Between 7th April–1st June 2008 we carried out an intensive monitoring programme of C concentrations and flux measurements at the outlets of both catchments using a combination of continuous sensors and spot sampling (Dyson et al. 2011). Here we use the C concentration and discharge data as a framework to interpret the δ13C and 14C measurements.

On 8 separate occasions over the study period DOC, POC and evasion CO2 samples were collected for isotopic analysis of δ13C and 14C. Two samples were collected before, 4 during and 2 after the peak snowmelt discharge period. Sampling for DOC and POC involved collection of a 1 L streamwater sample in an acid washed glass Schott bottle. The sample was filtered on the day of collection through a pre-ashed (500°C for 3 h) 0.7 μm (GFF) filter and the POC washed off the filter into a glass vial. The POC sample was stored at 4°C in the dark until analysis at the NERC Radiocarbon Facility (NERC RCF) at East Kilbride (UK). The filtrate was transferred back into the 1 L bottle ready for DOC analysis at the NERC RCF.

DOC samples were acidified to pH 4 by addition of 2 M HCl and sparged by bubbling with nitrogen gas for 20 min. Sample acidity was then adjusted to just below pH 7 by addition of freshly prepared 1 M KOH, and measured volumes of the samples were rotary evaporated in acid-washed glassware until a few ml of solution remained, and then freeze dried. To remove potential traces of carbonate, POC samples were soaked overnight in 0.5 M HCl. The POC samples were then rinsed with deionised water, dried and homogenised. The dried DOC and POC samples were combusted (900°C) using the sealed quartz tube method (Boutton et al. 1983) and sample CO2 recovered by cryogenic trapping.

CO2 lost by evasion from the water surface was collected directly using a water tight opaque floating chamber connected to a portable zeolite molecular sieve CO2 sampling system (Hardie et al. 2005; Billett et al. 2006). Sampling time is a function of evasion rate (calculated as the rate of change of CO2 concentration over a 10 min period), but typically it takes 2 h to scrub, accumulate and then trap sufficient CO2 (~5–15 ml) for AMS 14C analysis. The sampling system firstly purges atmospheric CO2 from the floating headspace, secondly allows build up of CO2 in the chamber headspace and finally, after sufficient CO2 has evaded and accumulated in the chamber, traps the gas using a cartridge containing zeolite molecular sieve (type 13X). Before purging atmospheric CO2 in the chamber, evasion rate was measured using the relationship between time, concentration, chamber area and volume (Billett and Moore 2008). Potential atmospheric contamination of the final sample (estimated to be <1%) is minimised by scrubbing 4 chamber volumes of air prior to trapping (Billett et al. 2007). After trapping the evaded CO2, the molecular sieve cartridges were returned to the NERC RCF and the CO2 recovered by heating (500°C) and cryogenic trapping (see Hardie et al. 2005).

:: Information given ::
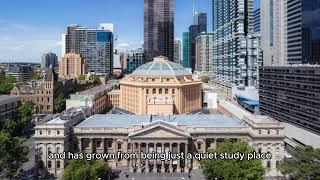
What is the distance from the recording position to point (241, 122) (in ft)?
397

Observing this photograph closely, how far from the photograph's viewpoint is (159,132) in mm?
109125

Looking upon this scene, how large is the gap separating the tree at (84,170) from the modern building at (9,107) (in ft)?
226

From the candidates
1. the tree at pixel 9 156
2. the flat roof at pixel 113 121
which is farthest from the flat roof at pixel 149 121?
the tree at pixel 9 156

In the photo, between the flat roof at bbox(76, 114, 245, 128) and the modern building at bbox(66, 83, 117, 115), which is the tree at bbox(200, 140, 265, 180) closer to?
the flat roof at bbox(76, 114, 245, 128)

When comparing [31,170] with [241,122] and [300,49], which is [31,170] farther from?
[300,49]

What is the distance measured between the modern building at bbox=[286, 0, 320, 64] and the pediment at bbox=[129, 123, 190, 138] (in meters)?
84.2

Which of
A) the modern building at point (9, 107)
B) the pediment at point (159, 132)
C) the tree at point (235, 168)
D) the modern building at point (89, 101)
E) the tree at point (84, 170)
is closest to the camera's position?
the tree at point (84, 170)

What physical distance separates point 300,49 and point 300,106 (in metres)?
49.3

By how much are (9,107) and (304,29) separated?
385 ft

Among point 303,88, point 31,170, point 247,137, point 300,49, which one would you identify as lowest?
point 31,170

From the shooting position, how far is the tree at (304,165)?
86.8m

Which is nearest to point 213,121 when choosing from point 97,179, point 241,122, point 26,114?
point 241,122

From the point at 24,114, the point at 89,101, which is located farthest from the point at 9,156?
the point at 24,114

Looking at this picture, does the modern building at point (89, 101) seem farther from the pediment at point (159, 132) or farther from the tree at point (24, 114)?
the pediment at point (159, 132)
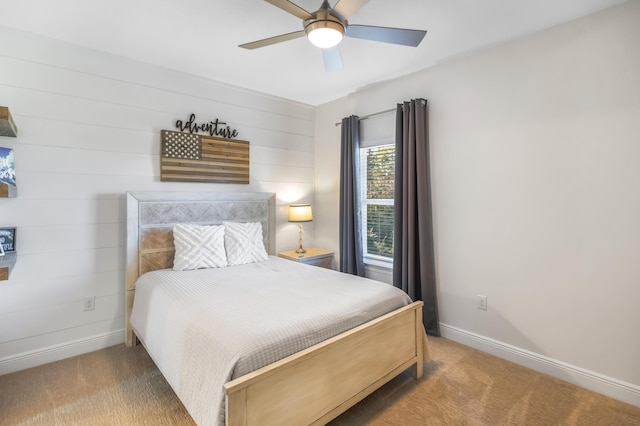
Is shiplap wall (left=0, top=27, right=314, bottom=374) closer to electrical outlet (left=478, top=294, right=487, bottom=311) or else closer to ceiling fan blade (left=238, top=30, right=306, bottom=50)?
ceiling fan blade (left=238, top=30, right=306, bottom=50)

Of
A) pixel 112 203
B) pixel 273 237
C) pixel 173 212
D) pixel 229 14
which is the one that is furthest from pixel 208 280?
pixel 229 14

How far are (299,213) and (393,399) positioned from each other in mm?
2222

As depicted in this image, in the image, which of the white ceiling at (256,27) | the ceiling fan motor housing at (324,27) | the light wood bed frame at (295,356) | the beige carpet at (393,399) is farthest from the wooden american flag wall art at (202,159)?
the ceiling fan motor housing at (324,27)

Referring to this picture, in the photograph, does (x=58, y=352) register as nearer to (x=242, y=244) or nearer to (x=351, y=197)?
(x=242, y=244)

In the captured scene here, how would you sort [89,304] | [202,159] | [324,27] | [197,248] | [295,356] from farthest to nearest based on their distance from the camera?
[202,159] < [197,248] < [89,304] < [324,27] < [295,356]

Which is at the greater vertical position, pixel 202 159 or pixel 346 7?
pixel 346 7

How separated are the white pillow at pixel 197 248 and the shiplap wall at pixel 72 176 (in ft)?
1.54

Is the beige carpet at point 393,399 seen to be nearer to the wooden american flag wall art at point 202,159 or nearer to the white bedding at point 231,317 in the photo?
the white bedding at point 231,317

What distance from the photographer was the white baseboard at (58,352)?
2.33m

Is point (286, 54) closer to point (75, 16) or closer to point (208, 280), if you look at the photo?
point (75, 16)

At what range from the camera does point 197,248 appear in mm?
2842

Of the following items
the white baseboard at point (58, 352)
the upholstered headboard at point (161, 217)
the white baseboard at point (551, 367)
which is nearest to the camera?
the white baseboard at point (551, 367)

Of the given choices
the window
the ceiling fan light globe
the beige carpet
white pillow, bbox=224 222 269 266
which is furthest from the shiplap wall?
the window

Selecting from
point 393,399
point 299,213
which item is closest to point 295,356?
point 393,399
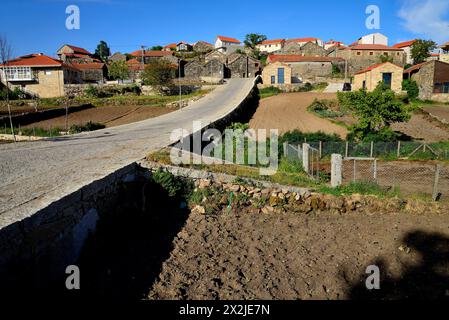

:: Your goal ::
Can you extract the part of the carbon sampling methods text from "DOC samples were" to "by cryogenic trapping.", word for word? The records come from a different source than the text.

:: Task solution ::
DOC samples were acidified to pH 4 by addition of 2 M HCl and sparged by bubbling with nitrogen gas for 20 min. Sample acidity was then adjusted to just below pH 7 by addition of freshly prepared 1 M KOH, and measured volumes of the samples were rotary evaporated in acid-washed glassware until a few ml of solution remained, and then freeze dried. To remove potential traces of carbonate, POC samples were soaked overnight in 0.5 M HCl. The POC samples were then rinsed with deionised water, dried and homogenised. The dried DOC and POC samples were combusted (900°C) using the sealed quartz tube method (Boutton et al. 1983) and sample CO2 recovered by cryogenic trapping.